Le défaut de financement
«Aujourd’hui, les industriels comptent sur l’importation du triple concentré pour approvisionner le marché de double concentré. L’Etat, pour soutenir la filière, doit surtout organiser les acteurs de manière à les amener à approvisionner correctement le marché national à partir de la production nationale de tomate fraîche. Ceci commence par la régulation des importations en les réduisant, considérablement. De plus, il faudra appuyer les producteurs pour augmenter la production nationale. Ces producteurs ont besoin de subventions sur les intrants, notamment les engrais, ainsi que l’équipement en matériel agricole. Sur l’international, l’Etat pourra aussi se positionner au niveau de la CEDEAO et de l’Union européenne pour faciliter l’accès des marchés aux acteurs», déclare M. Diop (CNC/FTI).
Pour lui, le Sénégal a les moyens de devenir un hub de la tomate en Afrique de l’Ouest. Mais, cela passe par les efforts des acteurs de la filière et de l’Etat, estime M. Sy (Takamoul Food). «Le 1er point consiste à lever les contraintes liées à la production. Le 2ème point, nous intervenons dans un secteur permettant de tirer vers le haut des masses vulnérables. Il faudrait que l’Etat trouve des mécanismes pour soutenir ces filières. On ne peut pas appliquer le même régime douanier à une entreprise qui importe tous ses intrants et une autre qui produit, transforme et vend au niveau local. Il faut une fiscalité adaptée pour les entreprises intervenant dans les chaines de valeur agricoles. De même, la TVA appliquée sur les produits agroalimentaires est trop pénible. Par exemple, sur le riz, il n’y a pas de taxe. Pourquoi pas la même chose sur la tomate ? Cela permettrait aux consommateurs de payer moins cher et cela évitera les produits de substitution, comme les bouillons qui nous posent beaucoup de difficultés sur le marché», fait-il savoir.

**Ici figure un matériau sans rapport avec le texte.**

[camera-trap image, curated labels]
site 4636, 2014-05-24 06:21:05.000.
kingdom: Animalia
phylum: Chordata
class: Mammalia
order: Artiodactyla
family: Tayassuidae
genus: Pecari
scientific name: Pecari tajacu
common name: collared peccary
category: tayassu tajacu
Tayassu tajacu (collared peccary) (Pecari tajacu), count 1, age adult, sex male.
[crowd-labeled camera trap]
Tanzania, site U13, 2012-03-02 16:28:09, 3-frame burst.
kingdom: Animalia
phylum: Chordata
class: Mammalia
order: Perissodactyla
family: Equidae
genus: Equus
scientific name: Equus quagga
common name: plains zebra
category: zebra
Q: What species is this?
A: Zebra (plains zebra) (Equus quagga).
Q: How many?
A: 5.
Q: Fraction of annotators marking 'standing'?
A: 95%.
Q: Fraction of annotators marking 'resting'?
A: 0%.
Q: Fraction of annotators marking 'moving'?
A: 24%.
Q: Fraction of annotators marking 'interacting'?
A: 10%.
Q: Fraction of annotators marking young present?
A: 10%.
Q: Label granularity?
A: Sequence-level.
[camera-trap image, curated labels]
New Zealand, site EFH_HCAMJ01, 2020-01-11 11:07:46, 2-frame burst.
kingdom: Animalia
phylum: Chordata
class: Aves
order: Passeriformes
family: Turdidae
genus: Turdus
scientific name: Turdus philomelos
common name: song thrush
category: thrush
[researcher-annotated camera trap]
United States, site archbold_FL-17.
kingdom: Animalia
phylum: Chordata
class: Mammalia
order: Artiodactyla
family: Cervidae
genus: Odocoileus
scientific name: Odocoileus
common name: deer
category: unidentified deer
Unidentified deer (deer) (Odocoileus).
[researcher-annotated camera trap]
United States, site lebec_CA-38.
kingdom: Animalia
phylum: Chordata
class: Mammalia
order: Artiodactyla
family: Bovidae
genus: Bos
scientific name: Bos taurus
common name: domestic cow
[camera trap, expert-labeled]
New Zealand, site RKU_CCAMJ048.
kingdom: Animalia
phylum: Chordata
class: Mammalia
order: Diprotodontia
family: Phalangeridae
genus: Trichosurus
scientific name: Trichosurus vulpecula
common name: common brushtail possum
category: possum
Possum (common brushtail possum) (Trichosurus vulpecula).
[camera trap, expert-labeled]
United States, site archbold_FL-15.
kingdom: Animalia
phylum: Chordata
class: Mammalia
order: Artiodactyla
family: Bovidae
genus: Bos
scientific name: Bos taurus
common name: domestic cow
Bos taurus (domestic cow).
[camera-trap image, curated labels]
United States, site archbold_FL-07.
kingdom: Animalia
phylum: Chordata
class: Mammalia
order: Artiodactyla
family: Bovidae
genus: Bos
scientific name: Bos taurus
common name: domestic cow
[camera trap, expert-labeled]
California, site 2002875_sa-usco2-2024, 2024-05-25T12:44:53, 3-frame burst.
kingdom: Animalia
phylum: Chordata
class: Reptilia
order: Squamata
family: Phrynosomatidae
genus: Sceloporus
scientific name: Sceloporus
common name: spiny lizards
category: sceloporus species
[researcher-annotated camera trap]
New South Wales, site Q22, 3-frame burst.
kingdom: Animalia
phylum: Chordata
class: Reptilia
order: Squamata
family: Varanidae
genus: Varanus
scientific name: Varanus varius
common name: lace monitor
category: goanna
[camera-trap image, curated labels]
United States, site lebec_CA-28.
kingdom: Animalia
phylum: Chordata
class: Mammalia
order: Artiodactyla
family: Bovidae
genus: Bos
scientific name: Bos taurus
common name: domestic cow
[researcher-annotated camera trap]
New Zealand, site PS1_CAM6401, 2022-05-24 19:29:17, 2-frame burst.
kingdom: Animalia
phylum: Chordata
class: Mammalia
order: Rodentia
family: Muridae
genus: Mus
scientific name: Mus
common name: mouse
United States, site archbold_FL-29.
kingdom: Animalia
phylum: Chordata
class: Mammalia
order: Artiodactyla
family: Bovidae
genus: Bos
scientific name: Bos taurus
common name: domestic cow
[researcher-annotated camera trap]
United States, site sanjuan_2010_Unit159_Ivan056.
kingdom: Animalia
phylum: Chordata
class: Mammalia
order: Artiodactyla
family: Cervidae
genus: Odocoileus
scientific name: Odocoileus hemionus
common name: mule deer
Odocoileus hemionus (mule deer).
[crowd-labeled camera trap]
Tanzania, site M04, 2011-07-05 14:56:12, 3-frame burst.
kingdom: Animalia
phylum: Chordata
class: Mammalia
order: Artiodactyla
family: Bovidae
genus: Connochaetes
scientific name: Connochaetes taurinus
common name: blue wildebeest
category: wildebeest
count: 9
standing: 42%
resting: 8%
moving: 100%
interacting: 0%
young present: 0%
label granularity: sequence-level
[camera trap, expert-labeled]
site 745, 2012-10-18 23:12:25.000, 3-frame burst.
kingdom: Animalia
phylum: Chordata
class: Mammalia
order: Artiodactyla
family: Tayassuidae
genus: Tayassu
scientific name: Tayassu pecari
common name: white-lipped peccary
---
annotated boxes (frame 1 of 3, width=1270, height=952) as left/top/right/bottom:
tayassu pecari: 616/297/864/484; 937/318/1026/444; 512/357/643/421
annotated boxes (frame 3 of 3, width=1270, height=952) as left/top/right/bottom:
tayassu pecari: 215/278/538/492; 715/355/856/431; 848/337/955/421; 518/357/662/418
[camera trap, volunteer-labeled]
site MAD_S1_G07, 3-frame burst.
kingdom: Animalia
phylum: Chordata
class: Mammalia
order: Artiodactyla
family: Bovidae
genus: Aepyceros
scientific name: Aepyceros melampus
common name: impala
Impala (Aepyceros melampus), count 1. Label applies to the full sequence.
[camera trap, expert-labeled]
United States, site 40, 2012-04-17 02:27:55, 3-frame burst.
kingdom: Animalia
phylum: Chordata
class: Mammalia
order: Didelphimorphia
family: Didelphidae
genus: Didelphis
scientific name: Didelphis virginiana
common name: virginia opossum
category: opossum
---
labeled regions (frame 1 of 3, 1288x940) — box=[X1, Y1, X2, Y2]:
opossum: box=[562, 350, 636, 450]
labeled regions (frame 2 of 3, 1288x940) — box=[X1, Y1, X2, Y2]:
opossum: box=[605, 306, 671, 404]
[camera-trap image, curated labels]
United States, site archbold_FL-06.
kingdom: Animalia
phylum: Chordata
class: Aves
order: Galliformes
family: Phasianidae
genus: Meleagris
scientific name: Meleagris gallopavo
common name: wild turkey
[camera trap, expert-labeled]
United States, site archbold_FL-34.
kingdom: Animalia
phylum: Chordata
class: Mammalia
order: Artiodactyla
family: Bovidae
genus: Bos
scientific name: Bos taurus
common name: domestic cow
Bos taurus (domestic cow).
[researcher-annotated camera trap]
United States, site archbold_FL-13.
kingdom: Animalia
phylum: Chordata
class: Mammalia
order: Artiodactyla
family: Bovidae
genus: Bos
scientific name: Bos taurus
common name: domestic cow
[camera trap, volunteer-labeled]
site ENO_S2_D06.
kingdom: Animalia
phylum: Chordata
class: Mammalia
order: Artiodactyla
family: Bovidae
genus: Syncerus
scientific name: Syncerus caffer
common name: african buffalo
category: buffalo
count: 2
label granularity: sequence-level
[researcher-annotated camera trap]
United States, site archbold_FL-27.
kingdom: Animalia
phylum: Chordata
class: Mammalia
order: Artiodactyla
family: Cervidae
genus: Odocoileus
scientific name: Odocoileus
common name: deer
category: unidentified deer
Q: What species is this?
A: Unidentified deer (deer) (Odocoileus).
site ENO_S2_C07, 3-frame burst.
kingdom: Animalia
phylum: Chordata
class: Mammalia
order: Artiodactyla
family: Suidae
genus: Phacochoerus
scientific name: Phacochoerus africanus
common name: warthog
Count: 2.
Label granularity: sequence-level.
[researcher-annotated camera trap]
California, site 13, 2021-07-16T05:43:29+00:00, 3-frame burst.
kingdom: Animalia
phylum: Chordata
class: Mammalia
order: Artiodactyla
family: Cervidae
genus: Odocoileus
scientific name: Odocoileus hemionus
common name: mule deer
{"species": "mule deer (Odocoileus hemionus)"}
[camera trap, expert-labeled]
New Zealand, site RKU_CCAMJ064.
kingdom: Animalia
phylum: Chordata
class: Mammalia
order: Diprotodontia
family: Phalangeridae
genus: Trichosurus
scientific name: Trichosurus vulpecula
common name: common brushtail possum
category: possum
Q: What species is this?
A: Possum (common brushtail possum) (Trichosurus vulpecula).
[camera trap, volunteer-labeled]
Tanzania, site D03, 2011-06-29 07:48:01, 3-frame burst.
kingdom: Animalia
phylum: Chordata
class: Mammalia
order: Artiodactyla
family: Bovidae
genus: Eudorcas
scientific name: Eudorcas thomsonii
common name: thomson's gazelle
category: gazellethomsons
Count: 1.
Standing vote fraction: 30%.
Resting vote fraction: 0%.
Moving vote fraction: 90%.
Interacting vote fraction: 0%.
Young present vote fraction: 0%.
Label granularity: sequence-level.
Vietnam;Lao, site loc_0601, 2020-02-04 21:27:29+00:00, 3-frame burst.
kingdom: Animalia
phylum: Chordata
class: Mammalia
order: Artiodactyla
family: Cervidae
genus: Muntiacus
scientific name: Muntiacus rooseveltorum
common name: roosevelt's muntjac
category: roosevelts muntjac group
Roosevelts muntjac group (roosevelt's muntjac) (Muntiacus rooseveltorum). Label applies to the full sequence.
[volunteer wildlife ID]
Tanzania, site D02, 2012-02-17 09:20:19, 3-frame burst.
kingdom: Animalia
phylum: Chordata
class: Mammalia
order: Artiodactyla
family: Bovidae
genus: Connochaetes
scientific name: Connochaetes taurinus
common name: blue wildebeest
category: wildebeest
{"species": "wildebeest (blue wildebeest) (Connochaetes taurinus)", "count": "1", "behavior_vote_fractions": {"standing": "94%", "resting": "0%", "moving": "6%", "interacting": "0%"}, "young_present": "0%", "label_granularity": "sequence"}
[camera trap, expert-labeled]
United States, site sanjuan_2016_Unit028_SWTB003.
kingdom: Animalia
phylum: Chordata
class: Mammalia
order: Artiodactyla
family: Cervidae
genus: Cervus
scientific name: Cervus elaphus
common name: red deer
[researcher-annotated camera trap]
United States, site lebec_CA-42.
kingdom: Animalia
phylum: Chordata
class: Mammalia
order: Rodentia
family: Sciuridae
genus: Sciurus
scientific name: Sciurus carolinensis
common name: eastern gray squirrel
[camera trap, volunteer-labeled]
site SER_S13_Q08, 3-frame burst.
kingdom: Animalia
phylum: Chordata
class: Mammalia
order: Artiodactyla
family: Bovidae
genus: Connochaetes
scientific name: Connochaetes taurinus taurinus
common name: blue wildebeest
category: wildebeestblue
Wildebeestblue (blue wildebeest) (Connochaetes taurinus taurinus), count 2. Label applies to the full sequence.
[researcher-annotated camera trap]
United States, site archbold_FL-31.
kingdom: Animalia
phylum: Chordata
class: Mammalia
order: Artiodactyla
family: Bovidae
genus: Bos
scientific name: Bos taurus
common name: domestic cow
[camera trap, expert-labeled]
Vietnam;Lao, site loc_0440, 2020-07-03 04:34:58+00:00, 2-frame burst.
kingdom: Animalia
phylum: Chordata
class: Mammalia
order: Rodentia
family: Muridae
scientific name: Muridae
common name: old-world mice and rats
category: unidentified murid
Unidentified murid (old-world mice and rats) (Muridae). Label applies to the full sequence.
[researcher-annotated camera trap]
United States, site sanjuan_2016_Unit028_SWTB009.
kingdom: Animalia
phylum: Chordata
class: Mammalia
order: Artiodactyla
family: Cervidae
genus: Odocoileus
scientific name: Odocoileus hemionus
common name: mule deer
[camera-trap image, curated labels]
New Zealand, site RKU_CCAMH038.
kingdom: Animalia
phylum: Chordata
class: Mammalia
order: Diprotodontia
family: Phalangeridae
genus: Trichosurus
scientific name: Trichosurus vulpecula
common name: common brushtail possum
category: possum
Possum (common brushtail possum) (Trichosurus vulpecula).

Pour sa part, M. Camara (Agroline) estime que l’Etat a déjà fait beaucoup. Il note que les producteurs bénéficient d’engrais subventionnés, d’aménagements et de l’encadrement de la SAED, de l’appui de l’ISRA et d’autres services étatiques. Aussi, sur le plan des infrastructures, les dernières réalisations du MCA Sénégal dans la zone Nord facilitent fortement l’accès aux périmètres et impactent positivement sur les rotations des camions. Il n’oublie pas de relever que, sur le plan commercial, le double concentré de tomate est situé dans la 5ème bande au niveau du TEC CEDEAO. Son importation est taxée à 35% de droits de douane. «Toutefois, si nous devons solliciter encore l’Etat, ce serait plutôt sur le renforcement de l’accompagnement des producteurs. En effet, si la tomate fraîche pouvait revenir moins chère, l’activité serait plus rentable», lance le responsable d’Agroline.